Classification of trees whose maximal subtrees are all isomorphic

Trees are an important class of graphs that are used in various applications. One of these problems is the problem of restoring a system from its known subsystems. Known problems of reconstructibility with respect to the list of maximal subgraphs (Kelly — Ulam conjecture) and the list of pairwise non-isomorphic maximal subgraphs (Harary conjecture) for trees have a solution: each tree is determined, up to isomorphism, by the set of its maximal subgraphs (Kelly's theorem) and by the set of its pairwise non-isomorphic maximal subgraphs (Harari — Palmer theorem). Harary and Palmer also proved a stronger result: every tree is determined, up to isomorphism, by its maximal subtrees, that is, the trees obtained by removing one leaf from the original tree. Finally, Manvel proved that all but four trees are determined, up to isomorphism, by their pairwise non-isomorphic maximal subtrees.

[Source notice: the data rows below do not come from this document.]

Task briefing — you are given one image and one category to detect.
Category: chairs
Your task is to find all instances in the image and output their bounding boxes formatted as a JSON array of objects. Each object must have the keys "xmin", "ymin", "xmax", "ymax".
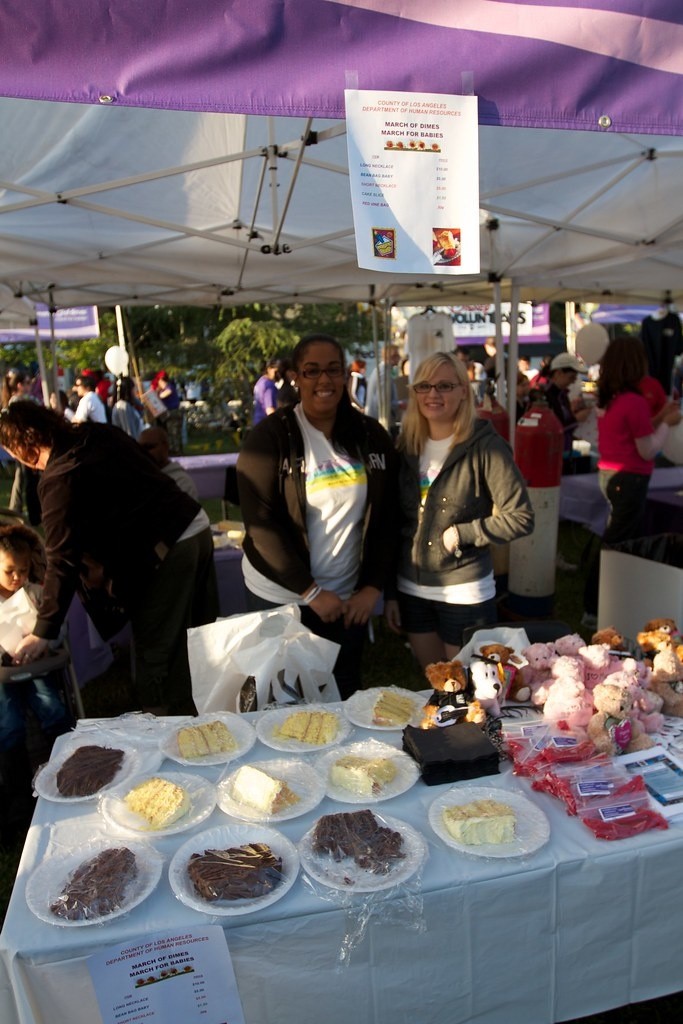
[{"xmin": 0, "ymin": 509, "xmax": 85, "ymax": 726}]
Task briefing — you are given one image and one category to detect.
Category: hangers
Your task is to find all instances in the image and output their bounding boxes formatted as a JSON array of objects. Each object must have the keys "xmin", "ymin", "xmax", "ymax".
[{"xmin": 421, "ymin": 306, "xmax": 436, "ymax": 315}]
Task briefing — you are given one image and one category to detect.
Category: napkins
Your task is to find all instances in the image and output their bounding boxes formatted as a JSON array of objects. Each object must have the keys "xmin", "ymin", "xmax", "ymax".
[{"xmin": 402, "ymin": 722, "xmax": 500, "ymax": 786}]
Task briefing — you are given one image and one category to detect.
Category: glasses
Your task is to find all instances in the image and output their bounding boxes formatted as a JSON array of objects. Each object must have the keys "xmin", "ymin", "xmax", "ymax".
[
  {"xmin": 412, "ymin": 380, "xmax": 461, "ymax": 393},
  {"xmin": 295, "ymin": 364, "xmax": 347, "ymax": 379},
  {"xmin": 22, "ymin": 379, "xmax": 32, "ymax": 386}
]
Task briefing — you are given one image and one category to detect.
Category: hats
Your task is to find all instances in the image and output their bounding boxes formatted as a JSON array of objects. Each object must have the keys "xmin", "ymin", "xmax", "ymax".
[{"xmin": 550, "ymin": 353, "xmax": 590, "ymax": 374}]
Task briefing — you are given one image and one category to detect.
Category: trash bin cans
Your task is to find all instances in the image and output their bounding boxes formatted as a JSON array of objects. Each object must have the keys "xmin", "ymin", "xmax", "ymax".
[{"xmin": 596, "ymin": 530, "xmax": 682, "ymax": 646}]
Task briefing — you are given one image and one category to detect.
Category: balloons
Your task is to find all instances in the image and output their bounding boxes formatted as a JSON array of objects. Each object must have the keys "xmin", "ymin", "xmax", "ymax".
[
  {"xmin": 576, "ymin": 324, "xmax": 610, "ymax": 366},
  {"xmin": 104, "ymin": 345, "xmax": 129, "ymax": 376}
]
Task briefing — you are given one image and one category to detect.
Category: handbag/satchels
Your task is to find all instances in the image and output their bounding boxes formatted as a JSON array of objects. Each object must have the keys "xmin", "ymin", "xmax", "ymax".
[{"xmin": 186, "ymin": 603, "xmax": 342, "ymax": 713}]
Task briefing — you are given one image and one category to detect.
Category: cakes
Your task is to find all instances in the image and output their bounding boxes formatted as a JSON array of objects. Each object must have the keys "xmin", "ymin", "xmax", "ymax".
[{"xmin": 47, "ymin": 688, "xmax": 518, "ymax": 919}]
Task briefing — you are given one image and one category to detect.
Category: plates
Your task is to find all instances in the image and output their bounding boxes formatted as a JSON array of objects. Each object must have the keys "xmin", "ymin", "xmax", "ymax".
[
  {"xmin": 168, "ymin": 822, "xmax": 300, "ymax": 917},
  {"xmin": 429, "ymin": 786, "xmax": 551, "ymax": 858},
  {"xmin": 432, "ymin": 246, "xmax": 461, "ymax": 263},
  {"xmin": 345, "ymin": 686, "xmax": 428, "ymax": 730},
  {"xmin": 24, "ymin": 834, "xmax": 163, "ymax": 927},
  {"xmin": 101, "ymin": 771, "xmax": 217, "ymax": 834},
  {"xmin": 217, "ymin": 758, "xmax": 326, "ymax": 823},
  {"xmin": 34, "ymin": 742, "xmax": 141, "ymax": 803},
  {"xmin": 316, "ymin": 741, "xmax": 421, "ymax": 805},
  {"xmin": 255, "ymin": 706, "xmax": 350, "ymax": 753},
  {"xmin": 297, "ymin": 813, "xmax": 426, "ymax": 892},
  {"xmin": 158, "ymin": 711, "xmax": 256, "ymax": 767}
]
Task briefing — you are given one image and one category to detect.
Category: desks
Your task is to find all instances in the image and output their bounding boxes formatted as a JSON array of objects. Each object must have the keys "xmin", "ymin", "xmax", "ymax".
[
  {"xmin": 561, "ymin": 466, "xmax": 682, "ymax": 565},
  {"xmin": 168, "ymin": 453, "xmax": 241, "ymax": 519},
  {"xmin": 0, "ymin": 690, "xmax": 683, "ymax": 1024}
]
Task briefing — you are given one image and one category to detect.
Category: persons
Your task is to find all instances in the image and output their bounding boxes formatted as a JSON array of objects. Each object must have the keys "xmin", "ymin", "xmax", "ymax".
[
  {"xmin": 581, "ymin": 332, "xmax": 683, "ymax": 633},
  {"xmin": 350, "ymin": 360, "xmax": 368, "ymax": 414},
  {"xmin": 397, "ymin": 351, "xmax": 535, "ymax": 668},
  {"xmin": 235, "ymin": 335, "xmax": 398, "ymax": 698},
  {"xmin": 367, "ymin": 344, "xmax": 409, "ymax": 438},
  {"xmin": 0, "ymin": 362, "xmax": 221, "ymax": 885},
  {"xmin": 456, "ymin": 337, "xmax": 591, "ymax": 453},
  {"xmin": 251, "ymin": 356, "xmax": 298, "ymax": 425}
]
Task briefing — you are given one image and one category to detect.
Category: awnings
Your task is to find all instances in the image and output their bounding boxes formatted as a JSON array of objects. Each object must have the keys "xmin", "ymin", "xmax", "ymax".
[{"xmin": 0, "ymin": 0, "xmax": 683, "ymax": 459}]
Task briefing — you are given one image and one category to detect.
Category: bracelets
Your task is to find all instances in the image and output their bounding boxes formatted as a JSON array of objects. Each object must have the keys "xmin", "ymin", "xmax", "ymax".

The paper considers the problem of describing trees whose maximal subtrees are all isomorphic. A characteristic theorem is given for such trees: all maximal subtrees of a tree are isomorphic if and only if all its leaves are similar. A class of multilevel stars is introduced. It is proved that this class coincides with the class of trees whose all maximal subtrees are isomorphic.